#### [Extracted records]
>> start

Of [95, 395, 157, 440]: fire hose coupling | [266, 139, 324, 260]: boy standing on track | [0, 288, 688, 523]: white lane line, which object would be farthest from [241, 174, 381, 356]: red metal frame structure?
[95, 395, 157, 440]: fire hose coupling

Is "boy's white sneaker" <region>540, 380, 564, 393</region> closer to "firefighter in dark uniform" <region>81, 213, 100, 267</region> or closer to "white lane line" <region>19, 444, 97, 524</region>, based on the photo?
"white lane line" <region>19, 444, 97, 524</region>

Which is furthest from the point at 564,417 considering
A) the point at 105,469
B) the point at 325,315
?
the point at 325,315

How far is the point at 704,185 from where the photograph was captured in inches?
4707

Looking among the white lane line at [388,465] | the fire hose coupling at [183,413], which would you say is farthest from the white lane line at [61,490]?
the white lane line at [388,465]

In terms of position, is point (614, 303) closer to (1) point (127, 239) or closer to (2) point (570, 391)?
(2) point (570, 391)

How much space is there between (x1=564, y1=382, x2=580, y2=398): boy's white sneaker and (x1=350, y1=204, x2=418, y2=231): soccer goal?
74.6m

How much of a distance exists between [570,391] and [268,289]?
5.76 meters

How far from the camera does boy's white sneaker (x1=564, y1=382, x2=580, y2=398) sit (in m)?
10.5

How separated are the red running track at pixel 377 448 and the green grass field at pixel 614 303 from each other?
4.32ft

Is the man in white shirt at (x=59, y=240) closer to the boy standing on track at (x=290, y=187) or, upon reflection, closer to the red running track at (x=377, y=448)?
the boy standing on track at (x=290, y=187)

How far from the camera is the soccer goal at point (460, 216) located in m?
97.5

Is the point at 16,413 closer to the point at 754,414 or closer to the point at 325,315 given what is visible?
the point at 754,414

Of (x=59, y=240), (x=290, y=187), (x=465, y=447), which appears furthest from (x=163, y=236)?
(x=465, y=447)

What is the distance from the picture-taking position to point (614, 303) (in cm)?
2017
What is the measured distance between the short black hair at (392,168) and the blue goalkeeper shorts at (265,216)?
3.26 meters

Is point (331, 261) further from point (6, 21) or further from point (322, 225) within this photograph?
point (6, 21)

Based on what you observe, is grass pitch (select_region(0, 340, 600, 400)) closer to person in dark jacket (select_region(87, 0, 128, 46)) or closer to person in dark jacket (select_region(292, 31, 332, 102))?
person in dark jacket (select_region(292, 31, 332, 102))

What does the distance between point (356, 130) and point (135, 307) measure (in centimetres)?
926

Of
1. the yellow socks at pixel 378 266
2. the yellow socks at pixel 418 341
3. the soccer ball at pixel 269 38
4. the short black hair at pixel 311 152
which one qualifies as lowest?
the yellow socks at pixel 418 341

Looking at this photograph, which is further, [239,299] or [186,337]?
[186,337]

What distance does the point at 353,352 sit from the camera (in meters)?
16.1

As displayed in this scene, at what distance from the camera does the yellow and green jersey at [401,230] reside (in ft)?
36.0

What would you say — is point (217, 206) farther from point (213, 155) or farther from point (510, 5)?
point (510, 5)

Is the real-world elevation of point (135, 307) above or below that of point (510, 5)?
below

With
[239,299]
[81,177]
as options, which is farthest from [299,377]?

>> end

Return every line from the one holding "Is the man in" through the end of the data, exactly as it appears, with both ends kept and nothing else.

Is the man in white shirt at (x=59, y=240) closer to the boy standing on track at (x=290, y=187) or, upon reflection, closer to the red running track at (x=377, y=448)?
the boy standing on track at (x=290, y=187)

How far from the camera is the soccer goal at point (460, 216) located in m?
97.5

Is the point at 16,413 closer to the point at 754,414 or closer to the point at 325,315 given what is visible?
the point at 754,414

Of (x=59, y=240), (x=290, y=187), (x=465, y=447), which appears furthest from (x=163, y=236)?
(x=465, y=447)

What is the distance from the picture-taking position to point (614, 303) (in cm)?
2017
What is the measured distance between the short black hair at (392,168) and the blue goalkeeper shorts at (265,216)?
3.26 meters

Is point (331, 261) further from point (6, 21) or further from point (322, 225) within this photograph?
point (6, 21)

Based on what you observe, is grass pitch (select_region(0, 340, 600, 400)) closer to person in dark jacket (select_region(87, 0, 128, 46)) or closer to person in dark jacket (select_region(292, 31, 332, 102))?
person in dark jacket (select_region(292, 31, 332, 102))

What does the distance between point (356, 130) and point (135, 307) measure (in centimetres)?
926

Of
1. the yellow socks at pixel 378 266
2. the yellow socks at pixel 418 341
3. the soccer ball at pixel 269 38
4. the short black hair at pixel 311 152
which one qualifies as lowest?
the yellow socks at pixel 418 341

Looking at this photograph, which is further, [239,299] or [186,337]?
[186,337]

What distance does the point at 353,352 sit from the camera (in meters)?
16.1

As displayed in this scene, at what distance from the camera does the yellow and green jersey at [401,230] reside (in ft)?
36.0

What would you say — is point (217, 206) farther from point (213, 155) or farther from point (510, 5)?
point (510, 5)

Is the real-world elevation of point (135, 307) above or below that of point (510, 5)?
below

With
[239,299]
[81,177]
as options, which is farthest from [299,377]?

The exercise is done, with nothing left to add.